Results Collection and Parsing¶

Tip

First, if you need to collect results from multiple remote machines, check out the Fetch page.

Once you have all you results in one SbatchMan project, you can use the jobs_list or jobs_to_dataframe() Python APIs to get your results.

Manual Results Parsing¶

import sbatchman as sbm

jobs: List[sbm.Job] = sbm.jobs_list(status=[sbm.Status.COMPLETED])
# here you have ALL non-archived completed jobs

alternative

def job_filter(job: sbm.Job) -> bool:
    return not job.get_stdout() and job.clutser_name != 'cluster-I-dont-want'

def extract_problem_size(job: sbm.Job) -> dict:
    exe, positional, kwargs = job.parse_command_args()
    return {
        "executable": exe,
        "size": kwargs.get("size"),
    }

def extract_flops(job: sbm.Job) -> dict:
    stdout = job.get_stdout()
    m = re.search(r"FLOPS:\s*([0-9.eE+-]+)", stdout)
    if not m:
        return {}
    return {
        "flops": float(m.group(1))
    }

df = sbm.jobs_to_dataframe(
    status=[sbm.Status.COMPLETED],
    job_filter=job_filter,
    extractors=[
        extract_problem_size,
        extract_flops,
    ],
    include_job_fields=True,
    include_job_variables=True,
)

The resulting pandas.DataFrame columns are the union of: - User-defined: executable, size, flops - YAML variables: all variables used in the jobs' wildcards {var_name} - Metadata (fields): config_name, cluster_name, status, tag, job_id, exitcode, archive_name, sbm_queue_time_s, sbm_run_time_s

Web-UI¶

SbatchMan provides and interactive web user interface to simplify data management and visualization.

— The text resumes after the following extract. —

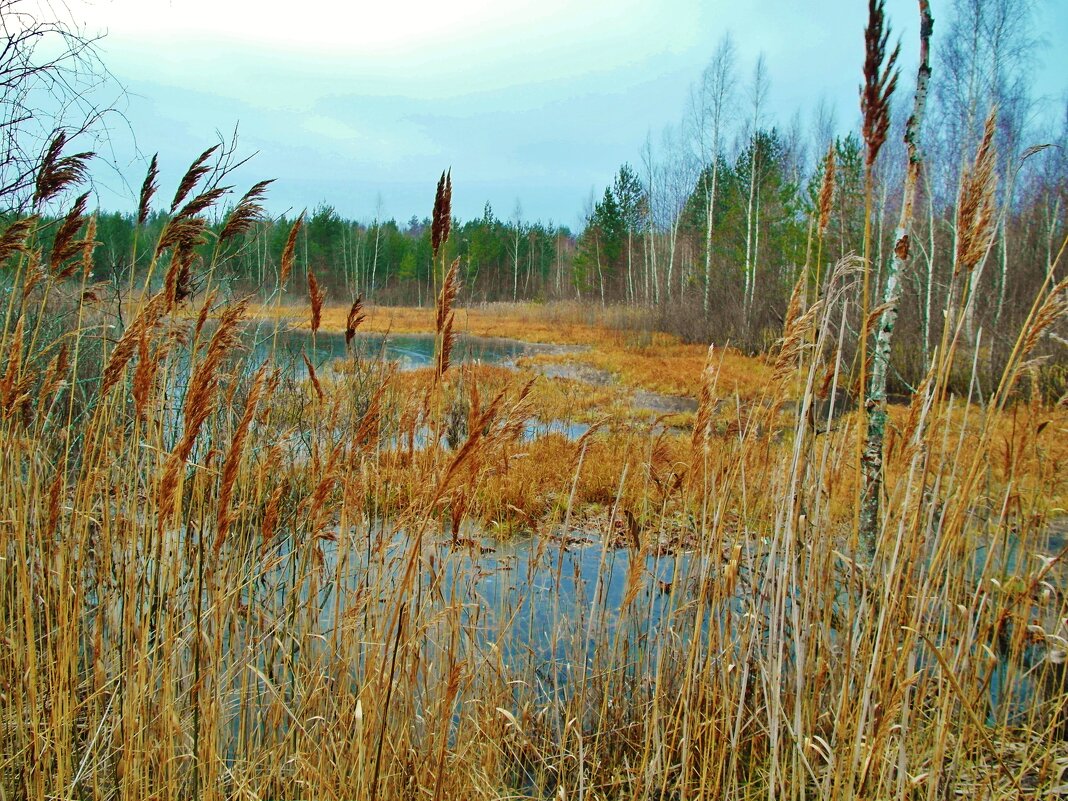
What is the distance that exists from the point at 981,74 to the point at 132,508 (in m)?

See example in the Tutorial Repository

To let the web ui understand your results, create (in your app directory) a parser.py file which provides a def parse(job: sbm.Job) -> dict | None function.

parse should return either:

None / {} if the job produced no rows, or
a dict mapping table_name -> row(s), where each value is either
- a single row: a dict of {column_name: value}, or
- multiple rows: a list of such dicts.

This lets the user:

choose table names freely (dict keys)
emit any number of rows per job (list values)
emit rows into multiple tables from one job (multiple dict keys)

Then, run

sbatchman visualize

And, in you browser, go to: http://localhost:8765/